De eerste resultaten van onderzoek naar de emissiefactor van vers gras laten zien dat deze lager is dan waar tot nu toe mee is gerekend. De berekening van de methaanemissie door pensfermentatie (enterische methaan) maakt gebruik van emissiefactoren van de afzonderlijke voedermiddelen. Voor de Koeien & Kansen-bedrijven is berekend wat het effect van de aanpassing is op de methaanemissie van het rantsoen. Gemiddeld is de daling van 1 met een spreiding van 0,5 tot 4 procent.
In de KringloopWijzer rekenden we voor de berekening van methaanemissie met een emissiefactor van 19,2 gr methaan per kg droge stof. De laatste jaren is onderzoek gedaan naar de methaanemissie van vers gras. De eerste resultaten laten zien dat de emissie lager is dan waar we in Nederland tot nu toe meegerekend hebben. In de KringloopWijzer van 2024 wordt daarom de emissiefactor van weidegras verlaagd van 19,2 naar 17,7 gram methaan per kg droge stof en bij zomerstalvoedering met vers gras van 23,3 naar 21,6 gram methaan per kg droge stof.
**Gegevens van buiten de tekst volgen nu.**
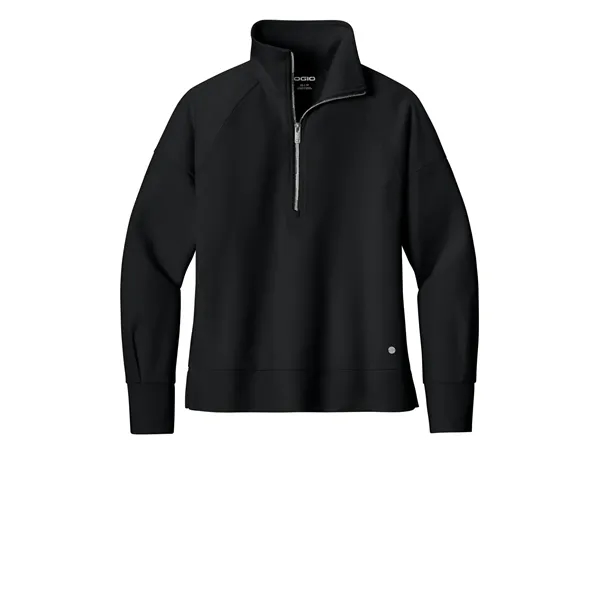 OGIO Women's Luuma 1/2-Zip... from ASI 84863 SanMar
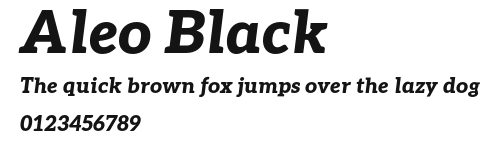 Aleo Black Preview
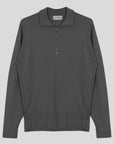 Letterford Sea Island Cotton Short Zip Pullover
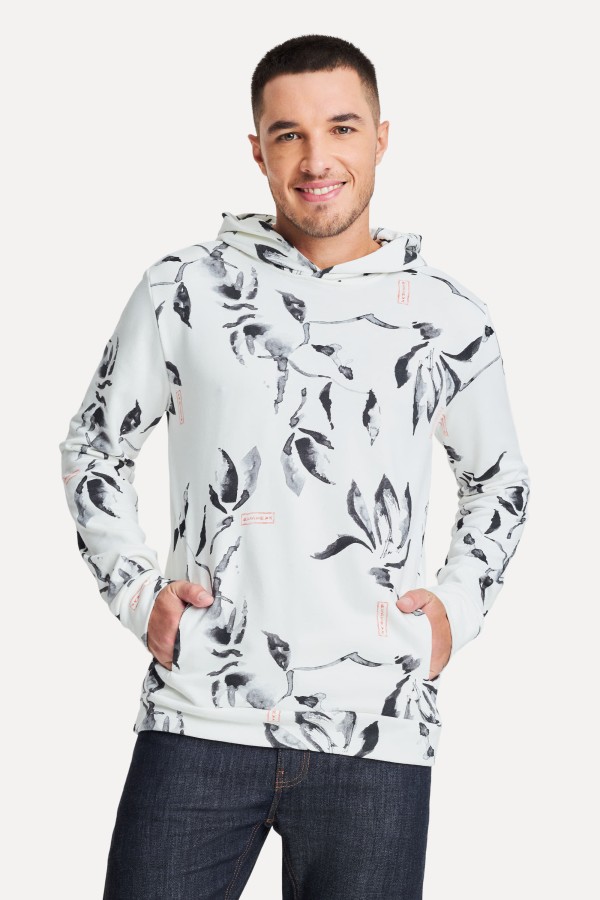 Encontraproduto.com.br - Hoodie Moletom Estampado Cerejeira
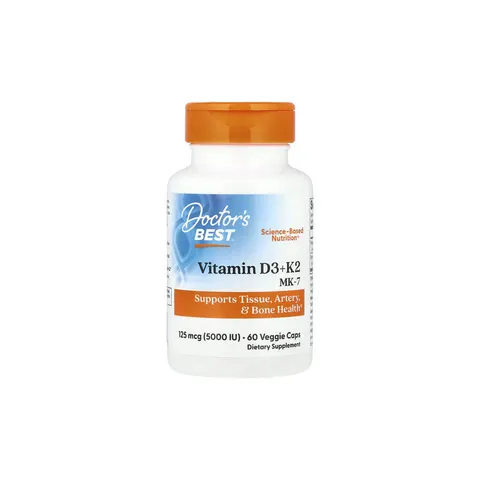 Vitamin D3 + K2, MK-7 – image 2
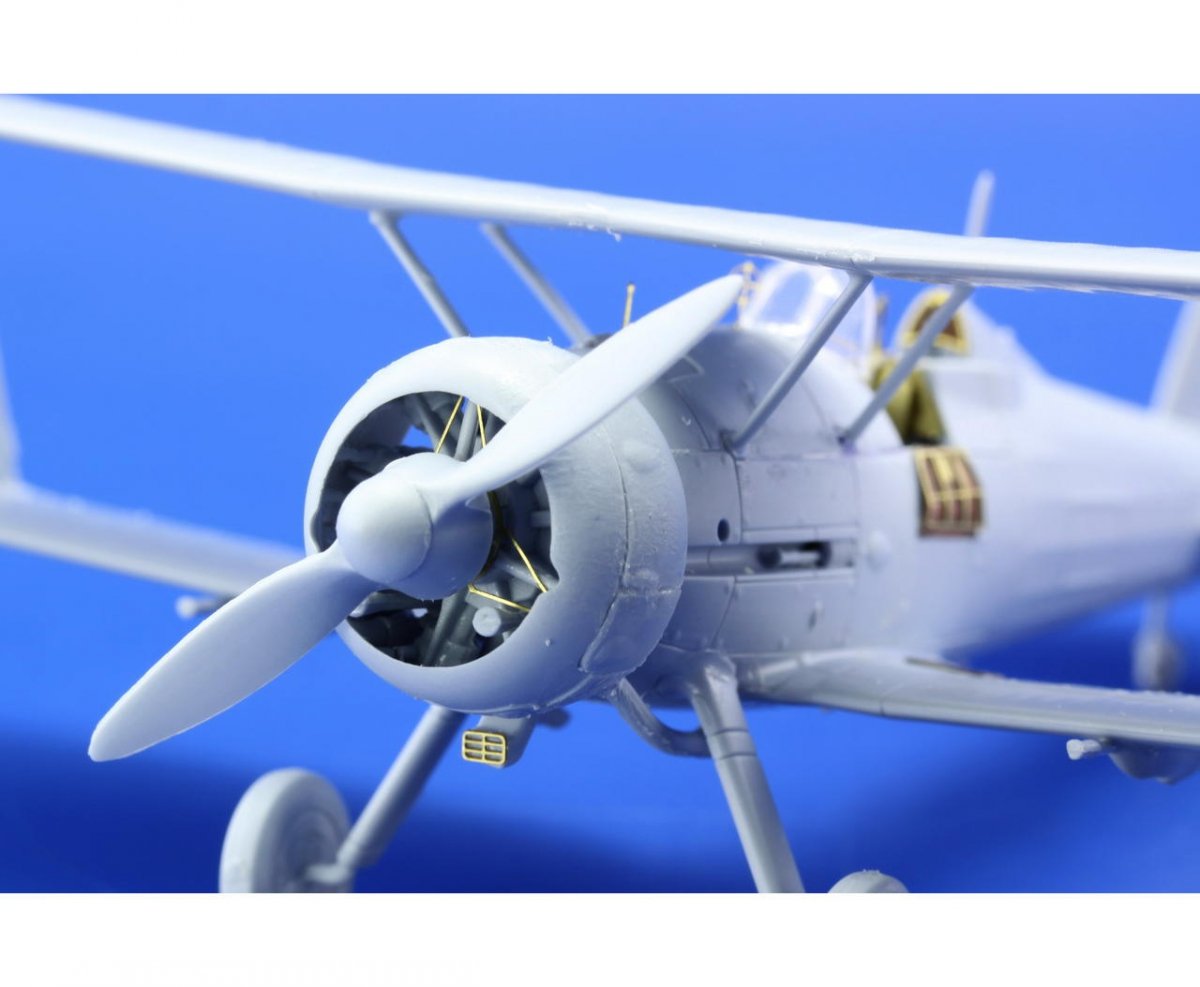 Eduard 73491 Gladiator 1/72 AIRFIX – imagen 9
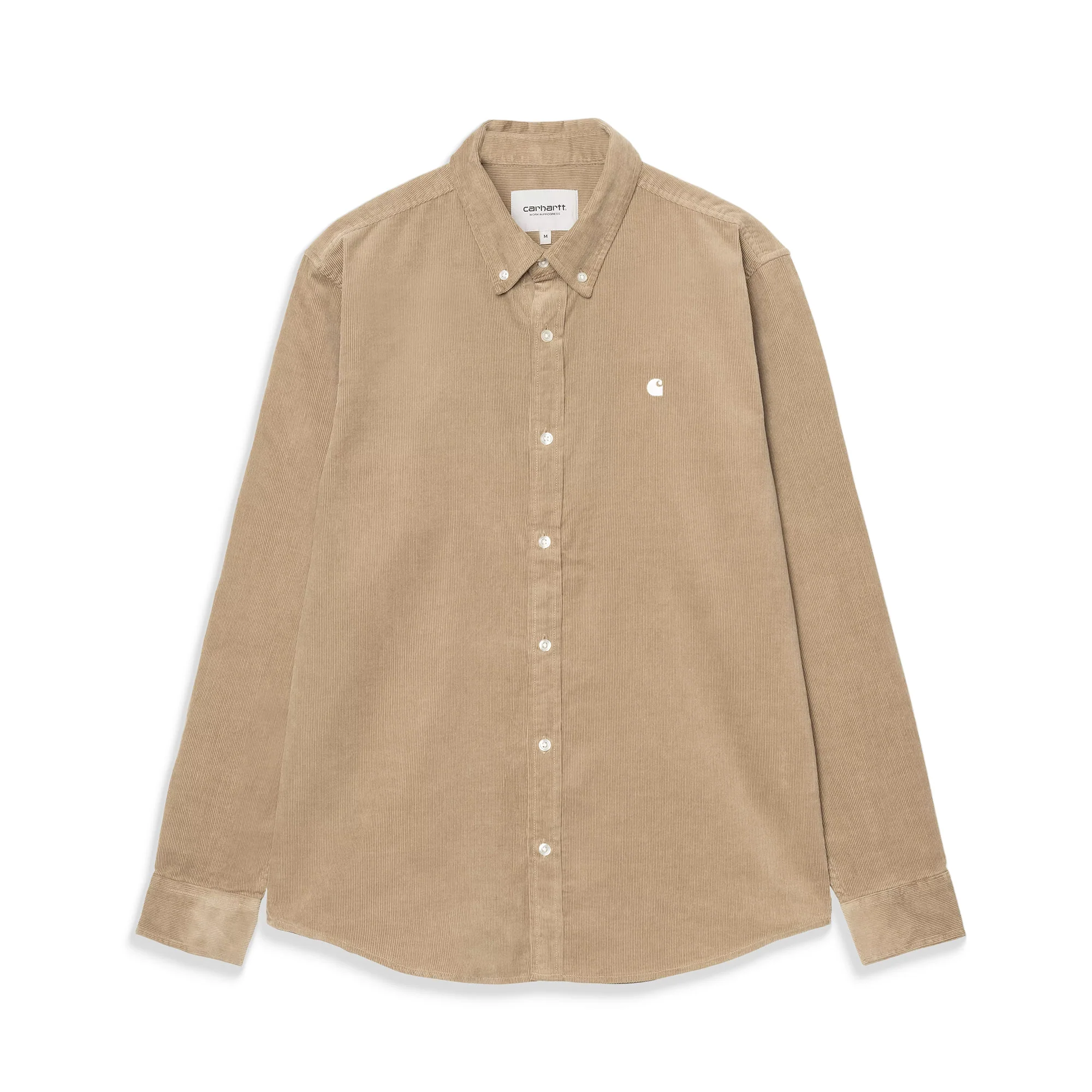 Carhartt WIP L/S Madison Fine Cord Shirt Iroko/Wax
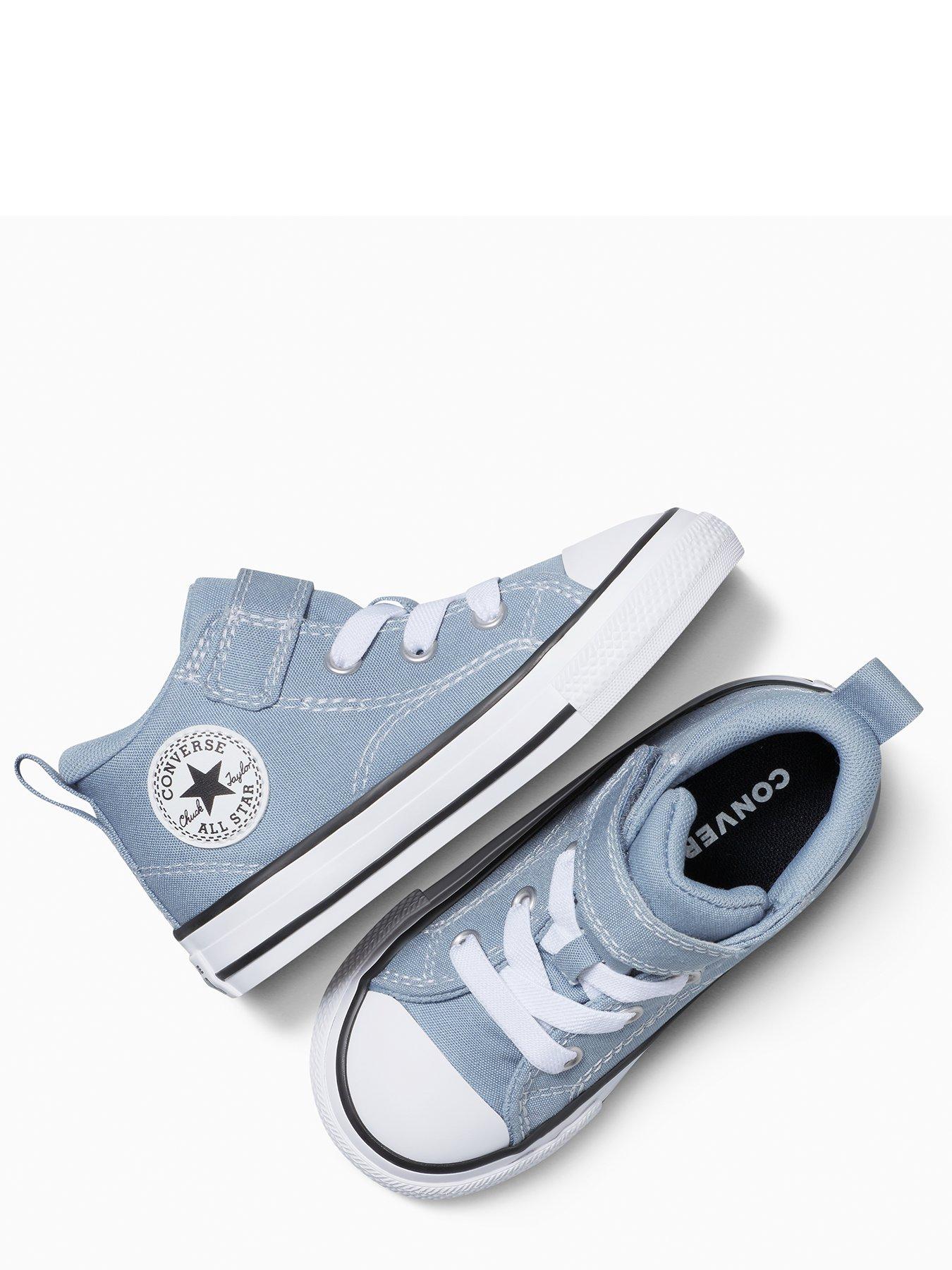 Image 4 of 7 of Converse Toddler Malden Street Trainers - Wet Stone/White/Black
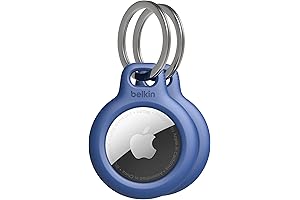 Belkin Secure Holder with Carabiner for AirTag (2-Pack, White)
Voor de 16 Koeien & Kansen bedrijven is het effect van de aanpassing doorgerekend met de rantsoenen van 2023. In figuur 1 staan de resultaten. Gemiddeld daalt de methaanemissie door pensfermentatie van 16,3 naar 16,1 gram methaan per kg meetmelk (1%) bij een gemiddelde vers-grasopname van 890 kg droge stof per koe per jaar. Op bedrijf 1 vreten de koeien 3.100 kg droge stof weidegras per koe per jaar. Op dit bedrijf daalt de methaanemissie van 23,8 naar 22,9 gram methaan per kg meetmelk. Dit geeft 4% daling van de methaanemissie. Op bedrijf 13 is de weidegrasopname maar 370 kg droge stof per koe per jaar en daar daalt de methaanemissie maar 0,5%. Omdat bedrijf 16 geen beweiding of zomerstalvoedering toepast, is er geen verandering van de methaanemissie. Gemiddeld over de Koeien & Kansen-bedrijven is het effect van de aanpassing dus beperkt (-1%).